I’ll admit it: I check my smartphone compulsively. And the more I use it, the more often the urge to look at it hits me.
In the orthodontist’s office. Walking my kids to school. In meetings. Even while making breakfast. Sometimes it is in my hand before I even know what I’m searching for. Sometimes I tap the screen absent mindedly — looking at my email, a local blogger, my calendar, and Twitter.
I’m not the only one struggling with this very modern compulsion. According to a 2012 survey by the Pew Research Center, 46% of all American adults now own a smartphone — up a whopping 25% from 2011.
And smartphone use can get very heavy.
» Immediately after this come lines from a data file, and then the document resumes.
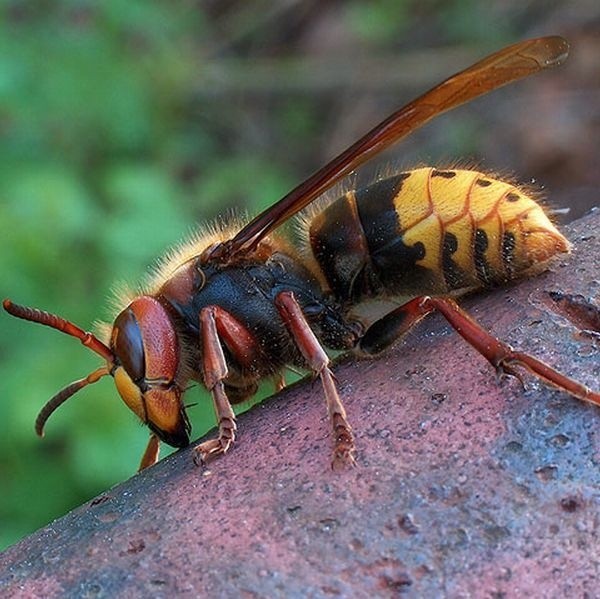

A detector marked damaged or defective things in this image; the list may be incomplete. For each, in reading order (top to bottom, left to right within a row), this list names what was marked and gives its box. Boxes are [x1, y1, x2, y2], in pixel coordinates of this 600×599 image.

rusty metal surface [1, 211, 600, 596]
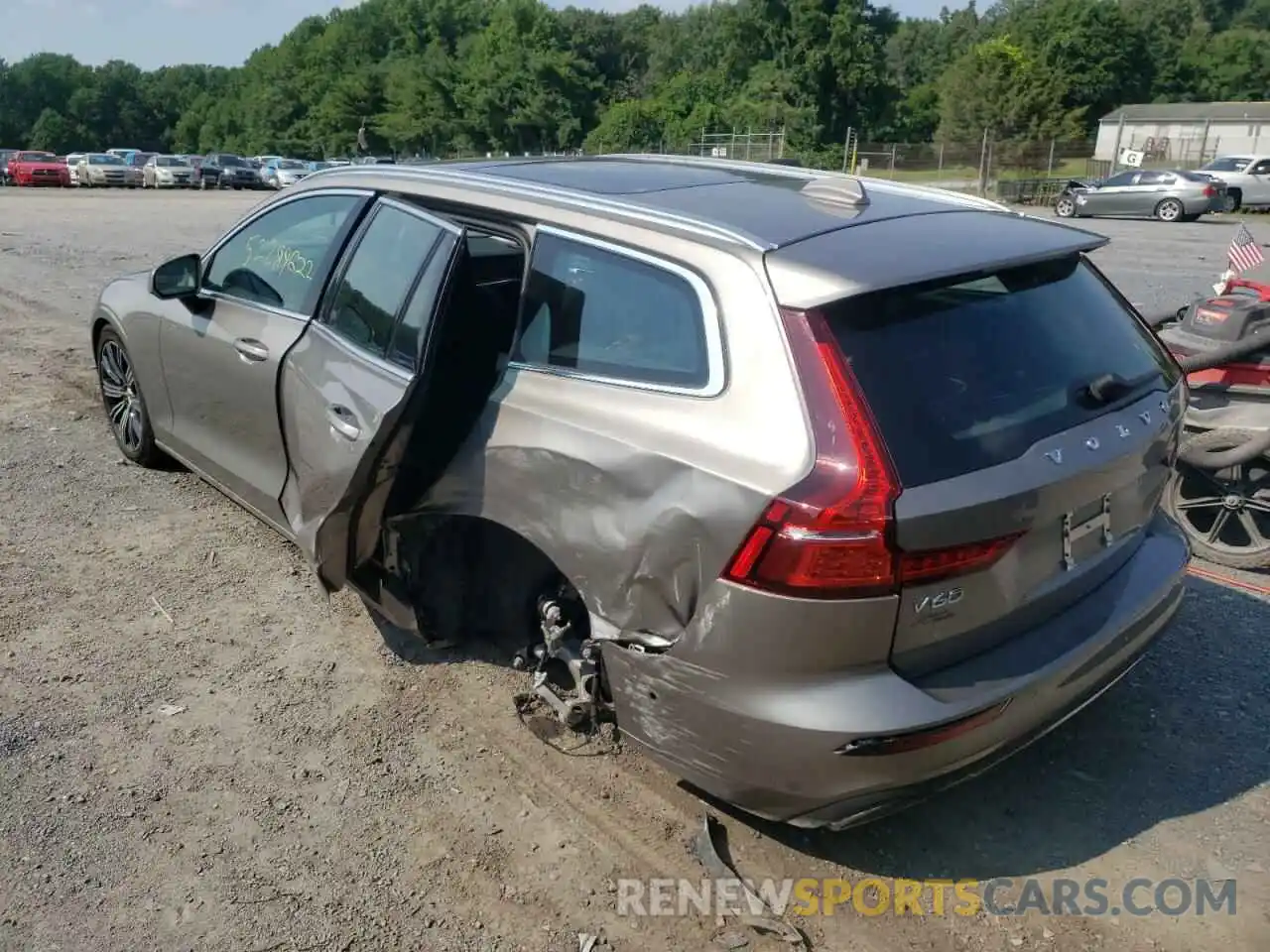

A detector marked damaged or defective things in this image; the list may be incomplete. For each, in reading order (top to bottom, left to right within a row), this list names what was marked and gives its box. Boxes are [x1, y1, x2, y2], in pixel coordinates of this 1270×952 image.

damaged silver volvo wagon [86, 155, 1189, 827]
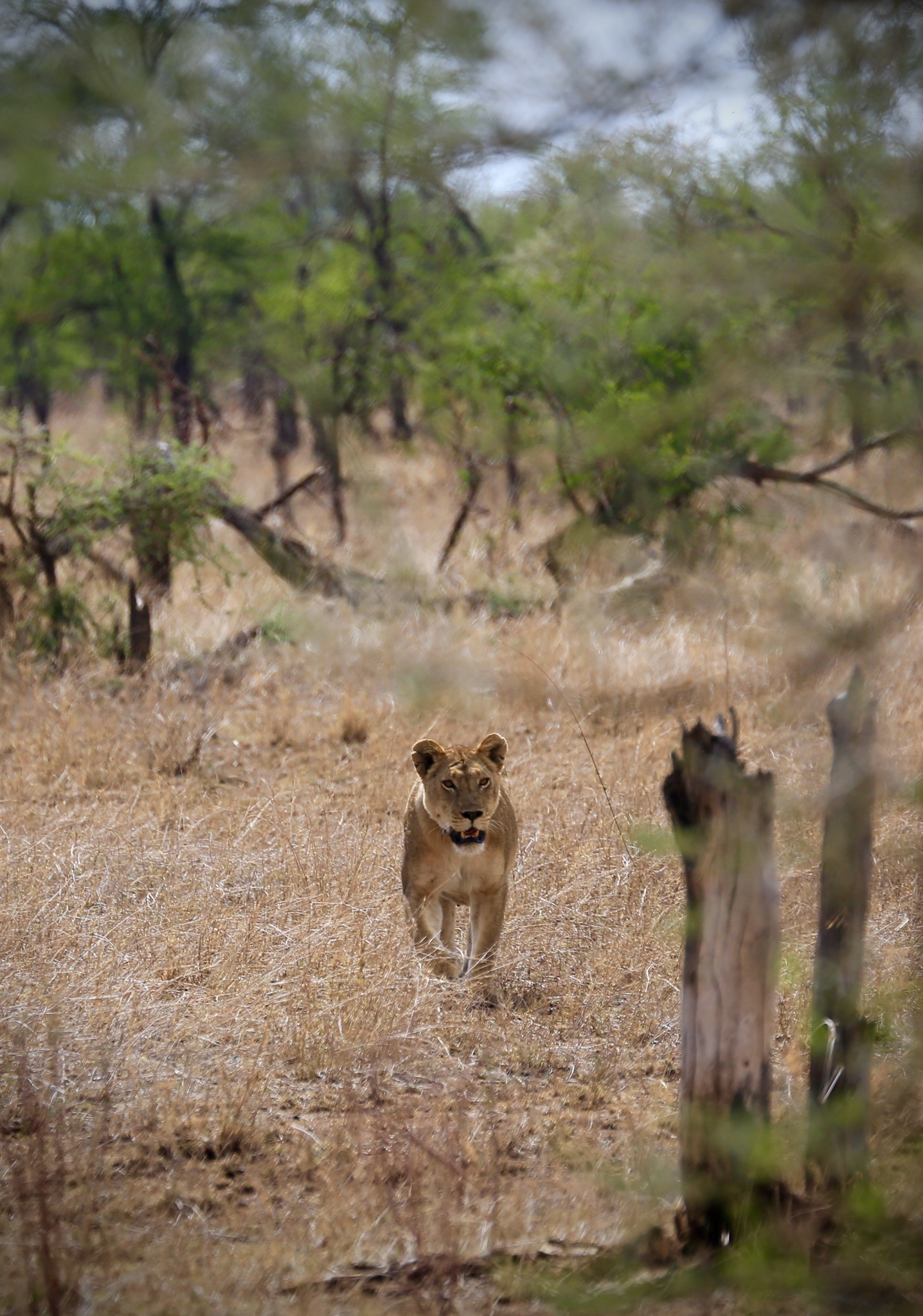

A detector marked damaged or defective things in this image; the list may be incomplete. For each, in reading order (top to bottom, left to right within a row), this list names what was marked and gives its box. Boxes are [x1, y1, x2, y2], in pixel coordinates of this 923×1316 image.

broken wooden post [663, 716, 779, 1237]
broken wooden post [800, 668, 874, 1195]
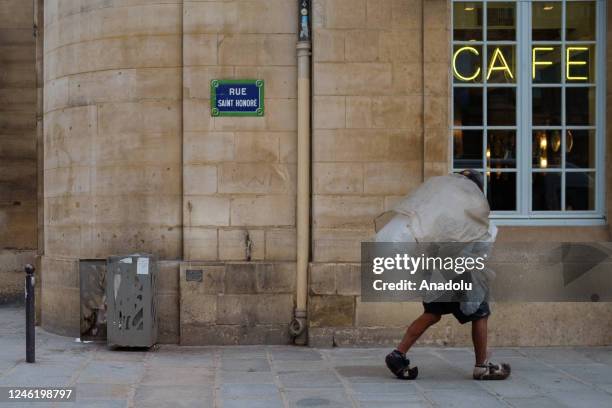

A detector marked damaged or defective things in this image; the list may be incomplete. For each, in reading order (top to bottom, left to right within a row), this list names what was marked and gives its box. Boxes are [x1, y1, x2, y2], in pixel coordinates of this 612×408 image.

damaged metal box [106, 255, 158, 348]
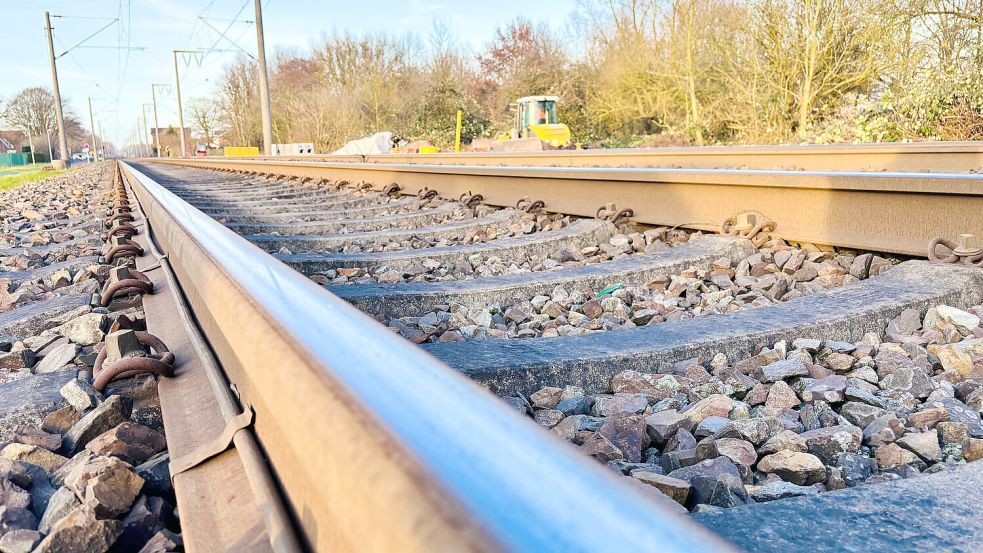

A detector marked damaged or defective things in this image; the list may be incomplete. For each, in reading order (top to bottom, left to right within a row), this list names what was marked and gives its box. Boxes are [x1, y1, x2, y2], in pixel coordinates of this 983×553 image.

rusty rail [217, 139, 983, 171]
rusty rail [150, 157, 980, 256]
rusty rail [119, 162, 732, 548]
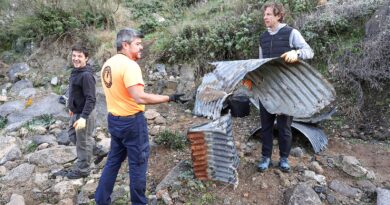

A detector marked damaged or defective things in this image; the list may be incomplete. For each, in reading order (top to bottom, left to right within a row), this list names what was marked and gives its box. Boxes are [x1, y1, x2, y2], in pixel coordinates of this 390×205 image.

rusted metal [192, 57, 336, 119]
rusted metal [187, 114, 239, 187]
In a study of 1,600 managers and professionals, Leslie Perlow, PhD, the Konosuke Matsushita professor of leadership at the Harvard Business School, found that:
- 70% said they check their smartphone within an hour of getting up.
- 56% check their phone within an hour of going to sleep.
- 48% check over the weekend, including on Friday and Saturday nights.
- 51% check continuously during vacation.
- 44% said they would experience “a great deal of anxiety” if they lost their phone and couldn’t replace it for a week.
“The amount of time that people are spending with the new technology, the apparent preoccupation, raises the question ‘why?’” says Peter DeLisi, academic dean of the information technology leadership program at Santa Clara University in California. “When you start seeing that people have to text when they’re driving, even though they clearly know that they’re endangering their lives and the lives of others, we really have to ask what is so compelling about this new medium?”